Romania's Communist heyday is recalled by Andrei Ujica in the epic documentary The Autobiography of Nicolae Ceausescu, which finds striking companions in Portrait of the Fighter As a Young Man, Constantin Popescu's equally ambitious memoir of the anti-Soviet resistance movement, and Cristi Puiu's Aurora, a harrowing study of divorce that stars the director in a sobering snapshot of disaffection that finds echo in Ágnes Kocsis's Adrienn Pál, which sees Hungarian nurse Éva Gábor go in search of a long-lost friend after realising that she has more in common with someone she hasn't seen in decades than husband István Znamenák, who is now more preoccupied with his hobbies than her.

Finally, there are a couple of half-term treats on offer for younger viewers.

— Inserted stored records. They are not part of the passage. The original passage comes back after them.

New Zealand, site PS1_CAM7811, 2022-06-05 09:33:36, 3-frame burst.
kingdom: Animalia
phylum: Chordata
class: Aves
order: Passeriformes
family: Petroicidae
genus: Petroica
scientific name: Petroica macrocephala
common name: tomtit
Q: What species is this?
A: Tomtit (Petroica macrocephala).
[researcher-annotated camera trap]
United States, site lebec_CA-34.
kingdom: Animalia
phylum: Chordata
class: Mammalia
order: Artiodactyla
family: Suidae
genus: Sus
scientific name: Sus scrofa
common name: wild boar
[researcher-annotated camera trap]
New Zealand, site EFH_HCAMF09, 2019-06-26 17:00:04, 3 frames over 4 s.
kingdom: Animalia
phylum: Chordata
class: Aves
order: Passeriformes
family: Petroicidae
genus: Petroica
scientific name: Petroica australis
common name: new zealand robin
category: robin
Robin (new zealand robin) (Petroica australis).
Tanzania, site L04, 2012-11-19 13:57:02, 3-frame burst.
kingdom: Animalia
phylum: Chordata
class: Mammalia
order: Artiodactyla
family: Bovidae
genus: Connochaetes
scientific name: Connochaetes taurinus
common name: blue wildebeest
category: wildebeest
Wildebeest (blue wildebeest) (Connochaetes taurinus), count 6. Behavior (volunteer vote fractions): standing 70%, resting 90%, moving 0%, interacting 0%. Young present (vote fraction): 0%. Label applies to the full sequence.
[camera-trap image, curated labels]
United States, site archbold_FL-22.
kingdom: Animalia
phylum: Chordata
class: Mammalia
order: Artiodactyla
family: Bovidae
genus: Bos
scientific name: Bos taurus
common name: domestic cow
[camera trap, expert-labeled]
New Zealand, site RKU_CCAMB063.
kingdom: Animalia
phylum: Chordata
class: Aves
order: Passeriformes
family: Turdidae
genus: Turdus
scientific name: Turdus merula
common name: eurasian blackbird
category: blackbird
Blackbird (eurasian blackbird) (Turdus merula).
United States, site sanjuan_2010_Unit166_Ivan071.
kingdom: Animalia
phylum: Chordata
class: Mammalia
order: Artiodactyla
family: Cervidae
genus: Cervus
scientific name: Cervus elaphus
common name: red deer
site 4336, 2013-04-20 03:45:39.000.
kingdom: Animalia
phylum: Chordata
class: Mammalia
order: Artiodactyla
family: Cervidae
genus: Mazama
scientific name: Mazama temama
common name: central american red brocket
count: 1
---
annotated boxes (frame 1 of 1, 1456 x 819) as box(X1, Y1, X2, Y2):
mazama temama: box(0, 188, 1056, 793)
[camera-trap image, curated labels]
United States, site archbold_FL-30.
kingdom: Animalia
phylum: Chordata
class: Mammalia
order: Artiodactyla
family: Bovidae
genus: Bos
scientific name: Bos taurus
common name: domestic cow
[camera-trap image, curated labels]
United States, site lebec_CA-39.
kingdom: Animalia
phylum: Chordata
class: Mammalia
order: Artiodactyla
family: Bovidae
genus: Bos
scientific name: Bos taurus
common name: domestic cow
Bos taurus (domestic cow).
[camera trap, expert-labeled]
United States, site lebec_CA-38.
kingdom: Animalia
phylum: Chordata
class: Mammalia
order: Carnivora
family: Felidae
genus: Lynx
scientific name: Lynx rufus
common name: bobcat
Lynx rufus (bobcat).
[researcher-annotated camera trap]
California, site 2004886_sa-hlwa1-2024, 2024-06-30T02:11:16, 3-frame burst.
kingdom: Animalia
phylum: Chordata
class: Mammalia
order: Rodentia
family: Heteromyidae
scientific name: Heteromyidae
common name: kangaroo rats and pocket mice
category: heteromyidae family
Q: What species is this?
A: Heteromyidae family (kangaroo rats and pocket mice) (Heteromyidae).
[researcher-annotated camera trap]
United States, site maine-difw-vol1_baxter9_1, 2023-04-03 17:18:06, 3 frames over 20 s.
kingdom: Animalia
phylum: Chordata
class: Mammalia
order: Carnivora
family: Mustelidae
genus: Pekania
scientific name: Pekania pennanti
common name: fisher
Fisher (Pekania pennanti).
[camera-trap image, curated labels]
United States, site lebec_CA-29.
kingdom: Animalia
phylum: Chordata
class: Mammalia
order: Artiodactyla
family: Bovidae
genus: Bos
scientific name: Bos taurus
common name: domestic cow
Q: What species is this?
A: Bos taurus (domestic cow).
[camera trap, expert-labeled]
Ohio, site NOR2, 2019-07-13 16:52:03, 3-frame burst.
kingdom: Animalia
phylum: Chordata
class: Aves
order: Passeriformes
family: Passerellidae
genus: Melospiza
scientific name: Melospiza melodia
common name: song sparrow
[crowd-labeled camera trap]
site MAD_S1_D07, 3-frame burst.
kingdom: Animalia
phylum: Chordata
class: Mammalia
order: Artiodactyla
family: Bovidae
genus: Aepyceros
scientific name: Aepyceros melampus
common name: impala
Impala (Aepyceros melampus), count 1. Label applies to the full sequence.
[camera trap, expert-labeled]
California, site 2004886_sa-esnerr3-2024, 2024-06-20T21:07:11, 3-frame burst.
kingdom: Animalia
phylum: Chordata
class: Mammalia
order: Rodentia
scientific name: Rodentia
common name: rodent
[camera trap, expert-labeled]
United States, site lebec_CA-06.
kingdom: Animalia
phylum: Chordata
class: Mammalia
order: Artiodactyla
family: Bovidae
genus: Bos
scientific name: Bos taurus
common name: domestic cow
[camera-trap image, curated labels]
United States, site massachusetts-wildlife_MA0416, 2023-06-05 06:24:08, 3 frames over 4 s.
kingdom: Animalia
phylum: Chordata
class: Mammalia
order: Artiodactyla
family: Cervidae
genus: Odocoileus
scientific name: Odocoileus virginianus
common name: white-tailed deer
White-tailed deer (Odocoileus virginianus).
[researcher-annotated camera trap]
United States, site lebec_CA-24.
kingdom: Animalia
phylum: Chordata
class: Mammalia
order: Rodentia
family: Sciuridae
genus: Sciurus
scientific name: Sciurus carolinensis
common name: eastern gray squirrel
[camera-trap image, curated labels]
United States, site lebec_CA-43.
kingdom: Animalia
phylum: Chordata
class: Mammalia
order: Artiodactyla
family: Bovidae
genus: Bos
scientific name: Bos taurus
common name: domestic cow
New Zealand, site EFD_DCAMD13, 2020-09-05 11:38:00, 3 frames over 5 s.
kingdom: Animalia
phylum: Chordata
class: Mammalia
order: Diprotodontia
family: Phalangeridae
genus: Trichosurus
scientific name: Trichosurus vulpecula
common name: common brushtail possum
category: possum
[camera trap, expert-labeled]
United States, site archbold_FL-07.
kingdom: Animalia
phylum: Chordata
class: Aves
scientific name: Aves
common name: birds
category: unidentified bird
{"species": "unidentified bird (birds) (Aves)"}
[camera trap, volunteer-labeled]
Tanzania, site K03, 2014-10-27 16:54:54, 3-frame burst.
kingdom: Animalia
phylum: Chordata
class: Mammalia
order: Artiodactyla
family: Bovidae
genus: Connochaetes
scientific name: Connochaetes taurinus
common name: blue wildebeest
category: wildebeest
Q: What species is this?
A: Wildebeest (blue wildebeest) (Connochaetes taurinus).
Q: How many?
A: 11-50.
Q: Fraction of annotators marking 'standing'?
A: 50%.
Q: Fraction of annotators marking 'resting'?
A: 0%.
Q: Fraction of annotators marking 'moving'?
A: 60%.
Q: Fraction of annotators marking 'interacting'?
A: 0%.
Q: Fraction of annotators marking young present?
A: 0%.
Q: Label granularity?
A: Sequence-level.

Vadim Sokolovsky's The Book of Masters is the first Russian production for Walt Disney Pictures and it follows a young stone-cutter as he debates whether to rescue the princess who has captured his heart or succumb to the terrible power of the Stone Queen, who needs to sacrifice an innocent in order to control the entire world. Less spectacular, but equally entertaining, Andrzej Maleszka's modern-day Polish fairy-tale, The Magic Tree, accompanies siblings Filip Fabis, Maja Tomawska and Adam Szczególa in a race against time to prevent musician parents Agnieszka Grochowska and Andrzej Chyra from setting sail on a cruise ship and leaving them in the care of martinet aunt, Hanna Sleszynska. However, their task is both eased and exacerbated by the red chair whose magical powers have transformed their aunt back into a girl (Joanna Zietarska) and attracted the attention of malevolent circus barker Maciej Wierzbicki.